スピリチュアリティへの関心
島薗進「スピリチュアリティの興隆」(岩波書店)に以下の記述があります。
オウム事件以後、人心はもっと冷静になり合理的な精神の価値を見直すようになったのであろうか。そうとも言えない。「精神世界」のジャンルは21世紀に入った今も書店にいすわっている。「精神世界」への関心はやや形を変えて継続しており、さらに発展しているのかもしれない。日本だけではなく「癒やし」や「スピリチュアリティ(霊性)」への関心は先進諸国に共通に観られる傾向だ。これらの言葉に通底しているのは制度化された「宗教」とは違うものを求めようとする気持ちである。(略)老いも若きも、高学歴層もそうでない人々も、生きることの意味や拠り所を求め、死や喪失や苦しみに向き合う支えを必要としている。
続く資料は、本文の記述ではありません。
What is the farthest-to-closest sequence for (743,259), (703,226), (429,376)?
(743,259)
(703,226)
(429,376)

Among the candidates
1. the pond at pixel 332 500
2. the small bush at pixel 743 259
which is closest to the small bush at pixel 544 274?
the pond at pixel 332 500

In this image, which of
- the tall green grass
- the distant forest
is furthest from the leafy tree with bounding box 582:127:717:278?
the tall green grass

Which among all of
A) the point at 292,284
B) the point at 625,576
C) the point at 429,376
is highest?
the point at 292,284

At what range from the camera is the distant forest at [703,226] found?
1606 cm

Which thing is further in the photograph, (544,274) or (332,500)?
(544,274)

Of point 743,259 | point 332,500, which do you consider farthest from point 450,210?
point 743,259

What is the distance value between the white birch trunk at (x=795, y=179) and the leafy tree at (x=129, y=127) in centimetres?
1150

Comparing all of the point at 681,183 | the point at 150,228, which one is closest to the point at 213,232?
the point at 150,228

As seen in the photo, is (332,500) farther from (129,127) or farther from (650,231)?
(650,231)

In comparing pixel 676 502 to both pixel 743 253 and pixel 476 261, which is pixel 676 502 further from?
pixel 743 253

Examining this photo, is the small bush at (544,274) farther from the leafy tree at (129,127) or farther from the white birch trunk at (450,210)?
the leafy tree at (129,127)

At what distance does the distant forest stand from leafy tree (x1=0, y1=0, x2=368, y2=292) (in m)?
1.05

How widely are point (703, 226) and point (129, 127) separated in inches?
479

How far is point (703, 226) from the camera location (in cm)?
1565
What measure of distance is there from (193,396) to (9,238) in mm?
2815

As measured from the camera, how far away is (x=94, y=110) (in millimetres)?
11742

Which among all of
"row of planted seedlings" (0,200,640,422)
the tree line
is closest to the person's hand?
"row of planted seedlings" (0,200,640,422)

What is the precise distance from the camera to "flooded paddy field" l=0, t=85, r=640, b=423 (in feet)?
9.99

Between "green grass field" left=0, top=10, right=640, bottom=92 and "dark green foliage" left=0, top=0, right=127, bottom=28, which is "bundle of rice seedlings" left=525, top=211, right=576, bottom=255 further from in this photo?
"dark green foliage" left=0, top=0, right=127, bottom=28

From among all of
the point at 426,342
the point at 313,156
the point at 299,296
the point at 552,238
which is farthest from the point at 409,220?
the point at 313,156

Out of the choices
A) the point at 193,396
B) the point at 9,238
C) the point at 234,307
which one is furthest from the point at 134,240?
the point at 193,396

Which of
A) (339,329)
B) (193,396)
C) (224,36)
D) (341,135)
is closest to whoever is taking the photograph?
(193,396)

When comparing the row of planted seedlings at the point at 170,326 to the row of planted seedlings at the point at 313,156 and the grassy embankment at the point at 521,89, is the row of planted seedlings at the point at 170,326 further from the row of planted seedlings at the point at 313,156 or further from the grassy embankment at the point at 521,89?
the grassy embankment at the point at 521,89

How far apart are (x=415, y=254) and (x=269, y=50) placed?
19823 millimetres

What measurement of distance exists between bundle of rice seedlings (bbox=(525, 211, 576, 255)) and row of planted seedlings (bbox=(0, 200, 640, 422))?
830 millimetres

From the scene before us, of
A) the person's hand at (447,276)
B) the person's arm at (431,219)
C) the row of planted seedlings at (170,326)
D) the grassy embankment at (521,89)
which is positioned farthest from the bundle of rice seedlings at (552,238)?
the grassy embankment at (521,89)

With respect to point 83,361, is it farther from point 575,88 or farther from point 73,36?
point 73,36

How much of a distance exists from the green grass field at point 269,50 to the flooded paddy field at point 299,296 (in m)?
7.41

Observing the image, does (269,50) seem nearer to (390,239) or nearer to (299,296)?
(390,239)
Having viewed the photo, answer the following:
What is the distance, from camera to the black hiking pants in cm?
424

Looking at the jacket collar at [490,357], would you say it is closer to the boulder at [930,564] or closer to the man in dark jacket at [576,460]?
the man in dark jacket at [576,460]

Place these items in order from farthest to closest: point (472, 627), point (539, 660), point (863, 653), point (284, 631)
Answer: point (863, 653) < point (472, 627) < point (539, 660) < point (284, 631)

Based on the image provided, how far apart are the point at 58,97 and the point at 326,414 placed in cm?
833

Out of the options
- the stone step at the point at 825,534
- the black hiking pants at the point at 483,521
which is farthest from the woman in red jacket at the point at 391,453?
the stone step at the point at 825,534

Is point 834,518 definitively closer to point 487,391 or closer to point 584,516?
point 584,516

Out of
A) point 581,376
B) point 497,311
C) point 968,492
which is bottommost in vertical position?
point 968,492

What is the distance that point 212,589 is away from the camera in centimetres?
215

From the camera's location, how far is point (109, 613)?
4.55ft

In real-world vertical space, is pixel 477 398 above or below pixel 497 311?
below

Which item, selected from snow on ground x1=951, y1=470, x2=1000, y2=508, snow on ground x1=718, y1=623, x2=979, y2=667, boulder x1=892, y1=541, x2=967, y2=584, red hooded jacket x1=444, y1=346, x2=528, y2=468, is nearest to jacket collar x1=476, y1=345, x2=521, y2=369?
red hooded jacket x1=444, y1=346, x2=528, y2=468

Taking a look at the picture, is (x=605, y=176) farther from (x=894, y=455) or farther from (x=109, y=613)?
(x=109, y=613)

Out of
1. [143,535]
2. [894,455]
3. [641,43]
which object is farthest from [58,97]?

オウム事件はカルトの怖さを世に示しました。私は修習先の熊本地裁でオウム事件の審理を拝見しています。その異様さは心に焼き付いています。他方、阪神淡路大震災以降に相次いだ大規模災害により肉親や大切な人の死に直面した方々が多く生じたのも記憶に新しい所。最愛の人を一瞬で失い「生きる意味」を問われた方々が多く存在しましたが「制度化された既存宗教」は(本来ならば最も必要とされているときに)人々の心の求めに答えることが出来ませんでした。21世紀に入った今も「精神世界」ジャンルが書店にスペースを確保しています。スピリチュアリティ(霊性)への関心は確かに(悪質な霊感商法の下敷きになったり普通の社会生活を阻害するなど)不幸の源になることがあります。しかし「生きる意味」を求めるのは人間の本来的な(「実存的」な)問いなのです。その答えを探そうとする健全な認識は人間が良く生きるために不可欠なもの。人の生死や難儀に向き合う法律家(特に弁護士)にとって重要な見識ではないかと私は考えています。